Ходоки переминались с ноги на ногу, пыхтели, переглядывались, чесали в затылках и кончали тем, что опять начинали старую песню:
— Уж ты, Родивон Антоныч, не препятствуй… Дельце у нас до барина есть.
Какими-то неведомыми путями по заводу облетела весть, что генерал будет разбирать дело крестьян насчет уставной грамоты и что генерал строгий, но справедливый. К этому было прибавлено много посторонних соображений и своих собственных фантазий, так что около слова «генерал» выросла настоящая легенда. Барин молод, не надеется на себя, а другие-то его обманывают, вот он и привез с собой генерала, чтобы все, значит, сделать на совесть, по-божескому, чтобы мужичков не изводить напрасно, и т. д. Ходоки особенно надеялись на генерала и, желая послужить миру, пробивались к барину во что бы то ни стало. У них были уже заготовлены на всякий случай две бумаги: одна барину, другая генералу. Родион Антоныч, конечно, все это знал и удвоил усилия, чтобы не пропускать мужиков. Расставлены были сотские и десятники, чтобы отгонять подозрительный парод от господского дома; даже приглашена была полиция на всякий случай, если бы мужичье вздумало бунтовать.

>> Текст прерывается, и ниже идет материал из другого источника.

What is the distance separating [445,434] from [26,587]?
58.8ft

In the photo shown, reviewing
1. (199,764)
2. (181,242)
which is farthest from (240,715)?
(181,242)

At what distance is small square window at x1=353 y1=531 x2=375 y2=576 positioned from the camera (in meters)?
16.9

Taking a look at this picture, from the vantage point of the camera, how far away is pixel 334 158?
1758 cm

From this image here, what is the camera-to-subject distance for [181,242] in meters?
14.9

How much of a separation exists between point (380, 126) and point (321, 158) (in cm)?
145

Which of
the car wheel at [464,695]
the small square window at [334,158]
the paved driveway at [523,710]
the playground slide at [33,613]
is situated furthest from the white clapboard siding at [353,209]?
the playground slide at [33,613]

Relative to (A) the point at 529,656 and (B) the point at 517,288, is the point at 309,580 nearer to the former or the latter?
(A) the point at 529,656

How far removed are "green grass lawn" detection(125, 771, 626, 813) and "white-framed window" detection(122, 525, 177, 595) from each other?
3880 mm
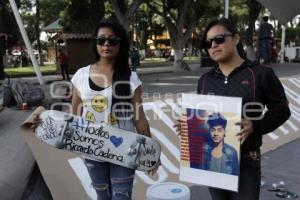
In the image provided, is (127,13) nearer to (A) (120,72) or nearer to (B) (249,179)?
(A) (120,72)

Из числа ходоков особенно выделялись два старика раскольника, которые добивались своей цели особенно настойчиво. Один, с косматой седой бородой и большим лысым лбом, походил на одного из тех патриархов, каких изображают деревенские богомазы; складки широкого армяка живописно драпировали его высокую, сгорбленную, ширококостную фигуру. Другой, толстый и слащавый, с сладкой заговаривающей речью, принадлежал ктипу мужицких «говорков», каких можно встретить на каждом сельском сходе; раскольничья выдержка и скрытность придавали ему вид настоящего коновода. Первого звали Ермилом Кожиным, второго просто Семенычем. Выдавался еще третий говорок, испитой, чахоточный мужик с широким горлом, по фамилии Вачегин. Люди этого типа составляют истинное несчастье на всех сельских сходах, где горланят и кричат за четверых. В сущности, Вачегин был глупый и несуразный мужик, но его общество выбрало впридачу Кожину и Семенычу на том основании, что Вачегин уж постоит на своем, благо господь пастью его наградил. Другие ходоки были набраны больше для «числа», чтобы придать вес «бумаге», которая должна была быть подана барину. Большинство принадлежало к тем волостным «старичкам», которые особенно падки на даровое мирское винцо. Толку от них, конечно, было мало, но все-таки главным говоркам как-то было веселее выступить под этим прикрытием. Оно там, как-никак, а все-таки страшно идти к барину, и только кровные мирские интересы заставляли забывать страх.